Christianity is a fighting religion, and my hope and prayer for us as a church and as a community is over the next months and years we figure out how to make something as wonderful as Compassion Weekend less of a one-time event and more of a lifestyle. How we look at our neighbors around us in Menlo and East Palo Alto, up in San Mateo and Mountain View, and in the world. How do we as Christians understand we ought to outstrip everybody else in the world in the way we tackle cancer and poverty and pollution and injustice. We are…because God is the Creator…we are fighters.
Every moment when you experience creation, you are reminded we live in a magnificent world.
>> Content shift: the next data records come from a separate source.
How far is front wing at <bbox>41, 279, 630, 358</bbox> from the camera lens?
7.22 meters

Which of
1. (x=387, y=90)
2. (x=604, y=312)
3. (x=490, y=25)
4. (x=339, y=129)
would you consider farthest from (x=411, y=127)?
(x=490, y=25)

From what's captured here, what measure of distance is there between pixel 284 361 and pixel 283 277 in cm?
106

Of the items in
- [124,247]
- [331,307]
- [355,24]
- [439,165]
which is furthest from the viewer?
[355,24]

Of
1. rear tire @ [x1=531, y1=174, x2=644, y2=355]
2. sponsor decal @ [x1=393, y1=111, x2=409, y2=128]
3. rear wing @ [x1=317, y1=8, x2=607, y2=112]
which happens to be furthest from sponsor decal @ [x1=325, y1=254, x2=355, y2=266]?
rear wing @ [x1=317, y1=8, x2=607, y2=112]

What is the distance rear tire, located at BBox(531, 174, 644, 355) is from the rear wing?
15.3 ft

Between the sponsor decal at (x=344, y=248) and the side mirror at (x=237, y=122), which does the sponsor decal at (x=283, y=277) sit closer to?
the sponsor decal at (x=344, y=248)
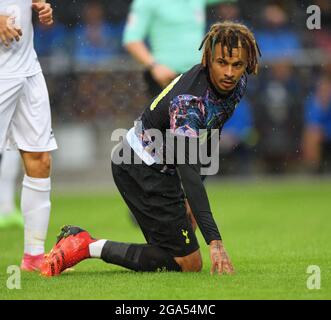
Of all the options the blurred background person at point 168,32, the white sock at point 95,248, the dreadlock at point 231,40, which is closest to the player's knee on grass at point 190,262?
the white sock at point 95,248

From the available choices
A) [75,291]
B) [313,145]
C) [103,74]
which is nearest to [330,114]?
[313,145]

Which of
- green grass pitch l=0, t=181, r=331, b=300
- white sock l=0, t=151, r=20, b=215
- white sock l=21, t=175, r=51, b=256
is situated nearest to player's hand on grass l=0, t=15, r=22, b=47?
white sock l=21, t=175, r=51, b=256

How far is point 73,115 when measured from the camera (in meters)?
15.7

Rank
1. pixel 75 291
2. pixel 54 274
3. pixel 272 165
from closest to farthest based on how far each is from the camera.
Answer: pixel 75 291 < pixel 54 274 < pixel 272 165

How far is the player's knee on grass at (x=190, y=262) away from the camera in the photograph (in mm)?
7273

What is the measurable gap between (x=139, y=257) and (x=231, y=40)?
1.66m

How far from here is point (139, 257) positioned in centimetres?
727

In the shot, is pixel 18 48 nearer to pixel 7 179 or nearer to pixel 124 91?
pixel 7 179

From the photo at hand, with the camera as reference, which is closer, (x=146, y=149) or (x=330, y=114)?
(x=146, y=149)

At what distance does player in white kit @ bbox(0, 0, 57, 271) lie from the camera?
7.45m

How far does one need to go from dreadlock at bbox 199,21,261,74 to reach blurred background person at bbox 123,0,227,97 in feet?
11.3

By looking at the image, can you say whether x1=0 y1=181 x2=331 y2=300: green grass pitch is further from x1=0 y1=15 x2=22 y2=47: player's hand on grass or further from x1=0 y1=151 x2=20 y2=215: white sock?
x1=0 y1=15 x2=22 y2=47: player's hand on grass

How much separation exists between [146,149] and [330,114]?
9224 mm
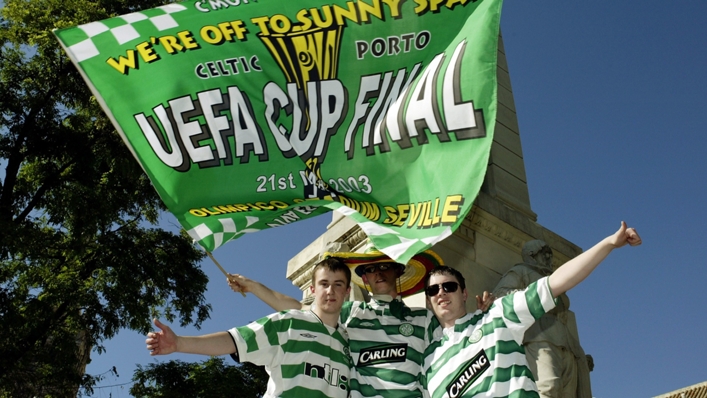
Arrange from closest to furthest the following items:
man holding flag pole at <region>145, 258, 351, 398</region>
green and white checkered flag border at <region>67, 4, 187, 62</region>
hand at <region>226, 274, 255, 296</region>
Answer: man holding flag pole at <region>145, 258, 351, 398</region> → hand at <region>226, 274, 255, 296</region> → green and white checkered flag border at <region>67, 4, 187, 62</region>

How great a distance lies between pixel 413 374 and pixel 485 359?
0.55m

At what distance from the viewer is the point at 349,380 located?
4781mm

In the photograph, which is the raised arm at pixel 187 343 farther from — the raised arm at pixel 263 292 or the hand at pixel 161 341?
the raised arm at pixel 263 292

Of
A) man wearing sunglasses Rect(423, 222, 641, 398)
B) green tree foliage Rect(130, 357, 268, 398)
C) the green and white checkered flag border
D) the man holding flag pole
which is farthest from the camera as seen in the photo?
green tree foliage Rect(130, 357, 268, 398)

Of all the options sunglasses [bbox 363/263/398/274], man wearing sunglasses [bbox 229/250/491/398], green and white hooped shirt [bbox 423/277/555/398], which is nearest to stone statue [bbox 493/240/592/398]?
man wearing sunglasses [bbox 229/250/491/398]

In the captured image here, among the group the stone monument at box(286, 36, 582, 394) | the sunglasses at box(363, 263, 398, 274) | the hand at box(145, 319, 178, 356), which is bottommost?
the hand at box(145, 319, 178, 356)

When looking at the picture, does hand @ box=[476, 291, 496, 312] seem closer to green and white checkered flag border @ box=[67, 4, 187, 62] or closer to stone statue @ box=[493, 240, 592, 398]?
stone statue @ box=[493, 240, 592, 398]

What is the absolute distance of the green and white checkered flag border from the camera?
6355 mm

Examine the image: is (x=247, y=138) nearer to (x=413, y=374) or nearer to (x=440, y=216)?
(x=440, y=216)

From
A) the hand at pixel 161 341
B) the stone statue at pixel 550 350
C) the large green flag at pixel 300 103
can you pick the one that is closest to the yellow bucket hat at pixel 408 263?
the large green flag at pixel 300 103

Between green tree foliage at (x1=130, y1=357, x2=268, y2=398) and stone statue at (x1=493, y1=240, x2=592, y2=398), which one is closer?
stone statue at (x1=493, y1=240, x2=592, y2=398)

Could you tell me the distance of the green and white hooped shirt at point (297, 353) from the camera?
181 inches

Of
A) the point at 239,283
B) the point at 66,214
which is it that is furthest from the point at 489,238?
the point at 66,214

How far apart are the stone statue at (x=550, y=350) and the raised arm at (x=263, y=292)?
208 cm
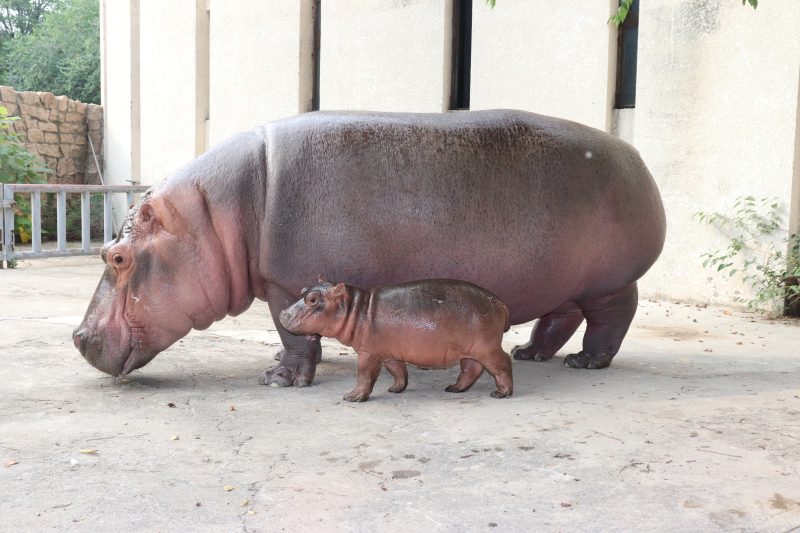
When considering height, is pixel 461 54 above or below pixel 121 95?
above

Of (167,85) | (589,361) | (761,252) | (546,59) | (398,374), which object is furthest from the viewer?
(167,85)

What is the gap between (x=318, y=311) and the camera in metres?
3.57

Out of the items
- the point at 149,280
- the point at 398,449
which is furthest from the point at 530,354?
the point at 149,280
Not just for the sake of it being magnificent, but that magnificence reflects who God is. May we live deeply in that goodness this week, and may it change the way we live. May it change the way we see others. May it change the way we know God.
Let’s pray: God for Your staggering creativity, for the beauty that takes our breath away, for the moments that make us ache for the world set right, we pray we would see You. Instead of a god who is far away and distant and angry, that we would see You as close and personal and amazing, creating goodness just because You can’t help Yourself. May we get to know that part of You in ways we have not yet. Thank you for Your creation, for Your Son, and for wanting to be close. In Christ’s name, Amen.